From da27c961df7daf02b632a41b0df11331c39a28d5 Mon Sep 17 00:00:00 2001
From: Alan Akbik <alan.akbik@gmail.com>
Date: Wed, 4 Dec 2024 14:22:12 +0100
Subject: [PATCH] Fix return statements

---
 flair/data.py | 36 ++++++++++++++++++++++++++++--------
 1 file changed, 28 insertions(+), 8 deletions(-)

diff --git a/flair/data.py b/flair/data.py
index a8d221697..f5d902f0e 100644
--- a/flair/data.py
+++ b/flair/data.py
@@ -74,7 +74,8 @@ def add_item(self, item: str) -> int:
         Args:
             item: a string for which to assign an id.
 
-        Returns: ID of string
+        Returns:
+            ID of string
         """
         bytes_item = item.encode("utf-8")
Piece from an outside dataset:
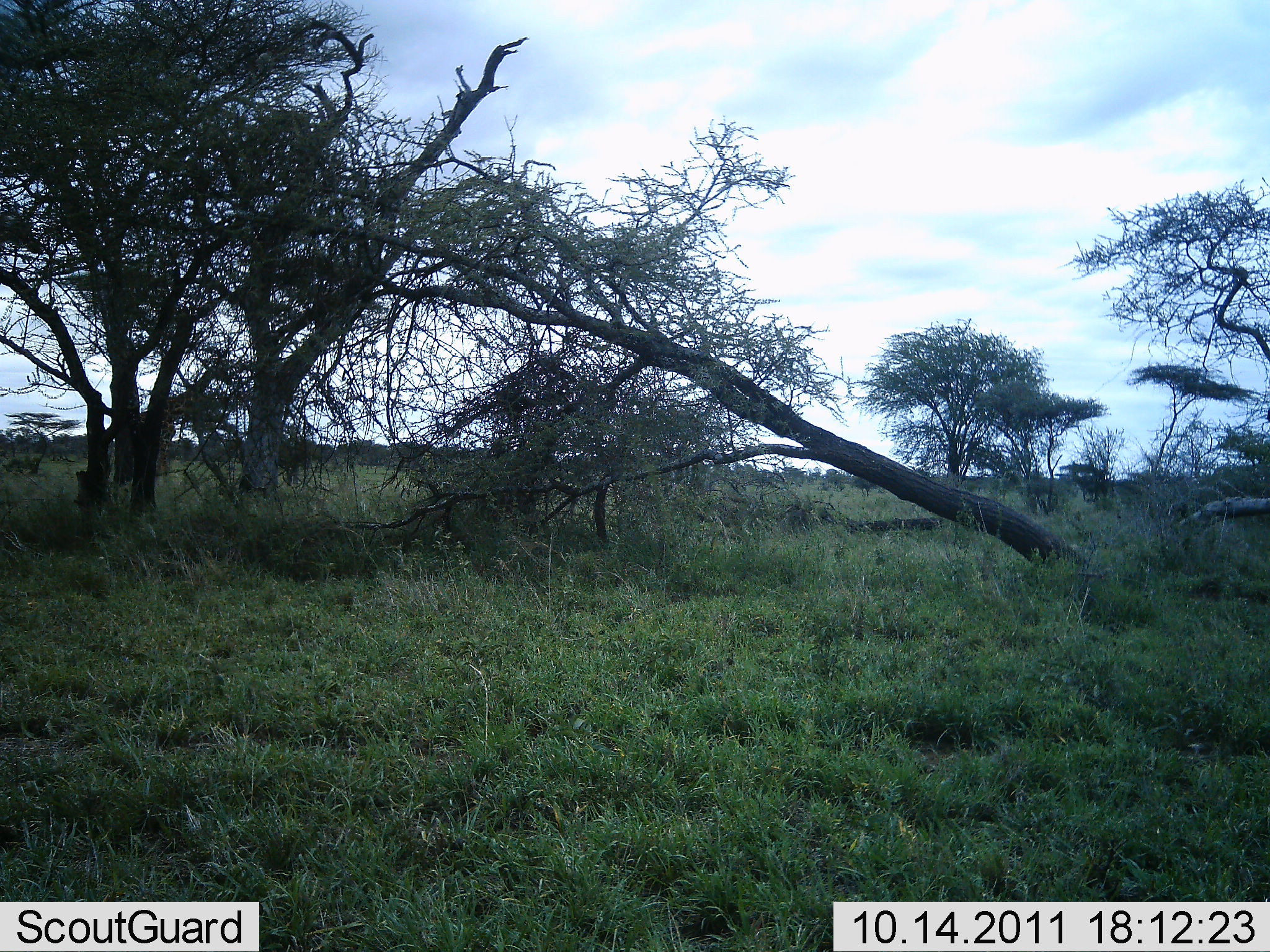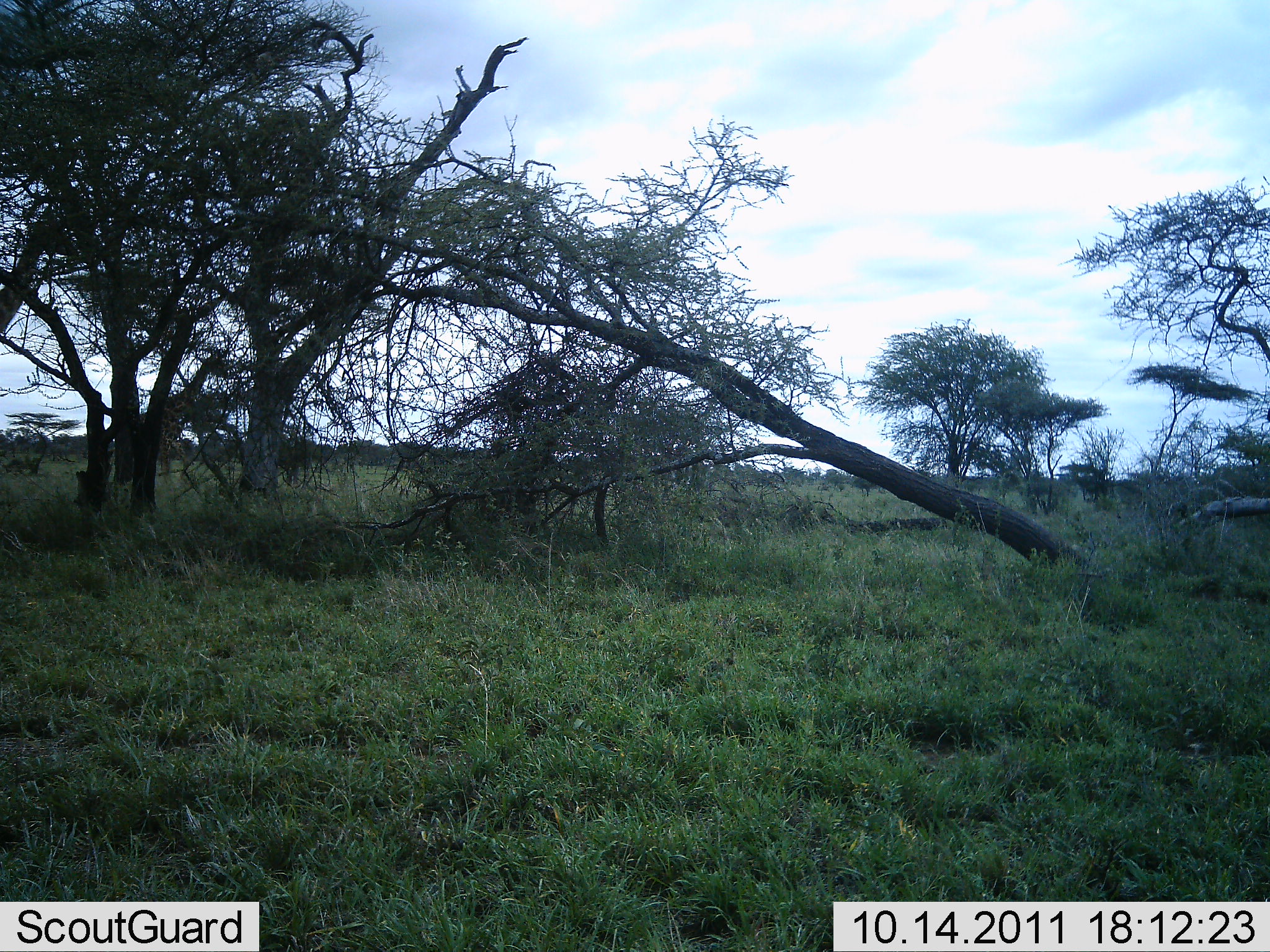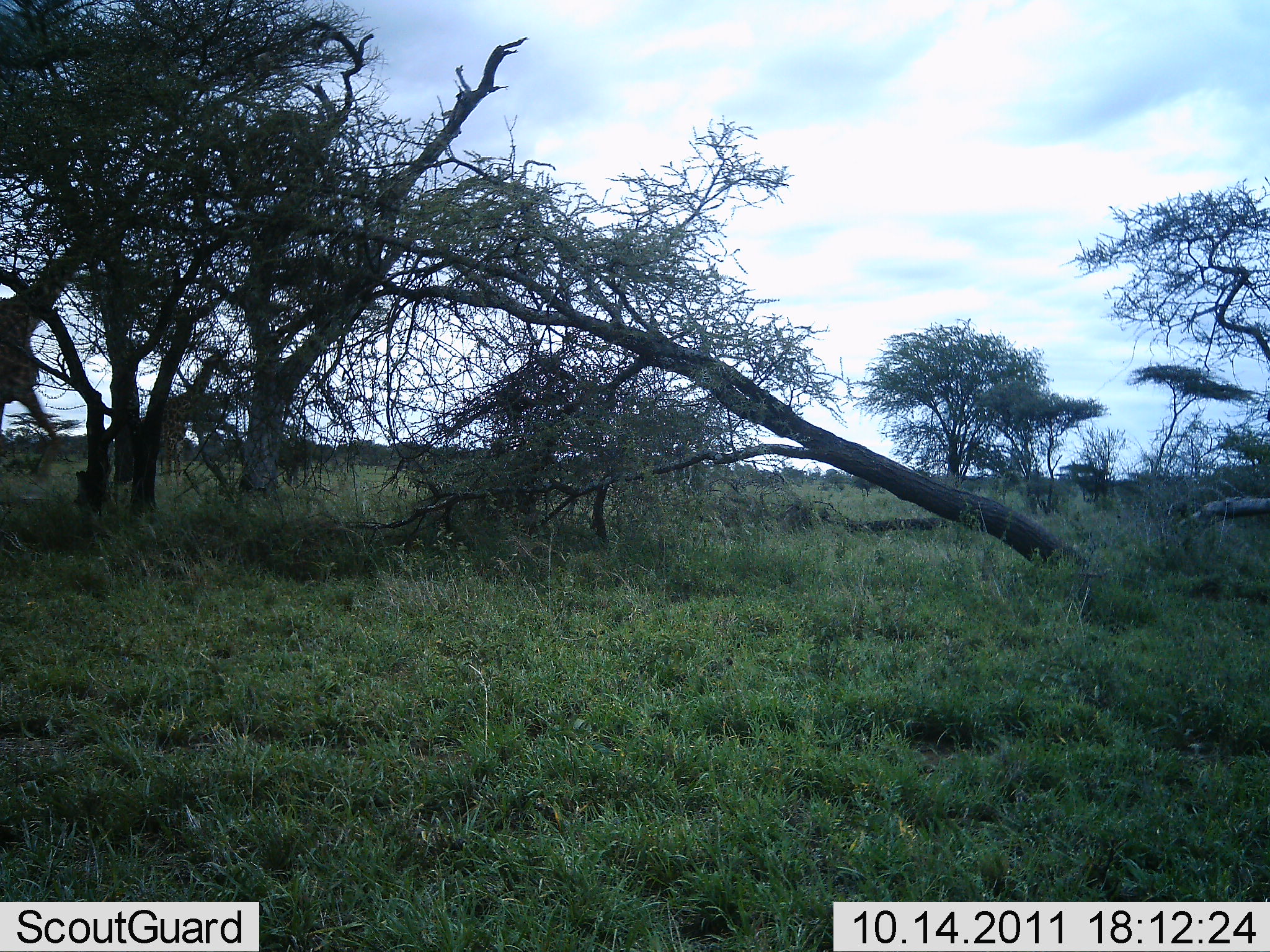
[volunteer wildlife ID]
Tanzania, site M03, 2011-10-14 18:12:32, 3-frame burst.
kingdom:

         if bytes_item not in self.item2idx:
@@ -88,7 +89,8 @@ def get_idx_for_item(self, item: str) -> int:
         Args:
             item: string for which ID is requested
 
-        Returns: ID of string, otherwise 0
+        Returns:
+            ID of string, otherwise 0
         """
         item_encoded = item.encode("utf-8")
         if item_encoded in self.item2idx:
@@ -108,7 +110,8 @@ def get_idx_for_items(self, items: list[str]) -> list[int]:
         Args:
             items: List of string for which IDs are requested
 
-        Returns: List of ID of strings
+        Returns:
+            List of ID of strings
         """
         if not hasattr(self, "item2idx_not_encoded"):
             d = {key.decode("UTF-8"): value for key, value in self.item2idx.items()}
@@ -1463,6 +1466,10 @@ def downsample(
         return self
 
     def filter_empty_sentences(self):
+        """A method that filters all sentences consisting of 0 tokens.
+
+        This is an in-place operation that directly modifies the Corpus object itself by removing these sentences.
+        """
         log.info("Filtering empty sentences")
         if self._train is not None:
             self._train = Corpus._filter_empty_sentences(self._train)
@@ -1473,6 +1480,15 @@ def filter_empty_sentences(self):
         log.info(self)
 
     def filter_long_sentences(self, max_charlength: int):
+        """
+        A method that filters all sentences for which the plain text is longer than a specified number of characters.
+
+        This is an in-place operation that directly modifies the Corpus object itself by removing these sentences.
+
+        Args:
+            max_charlength: The maximum permissible character length of a sentence.
+
+        """
         log.info("Filtering long sentences")
         if self._train is not None:
             self._train = Corpus._filter_long_sentences(self._train, max_charlength)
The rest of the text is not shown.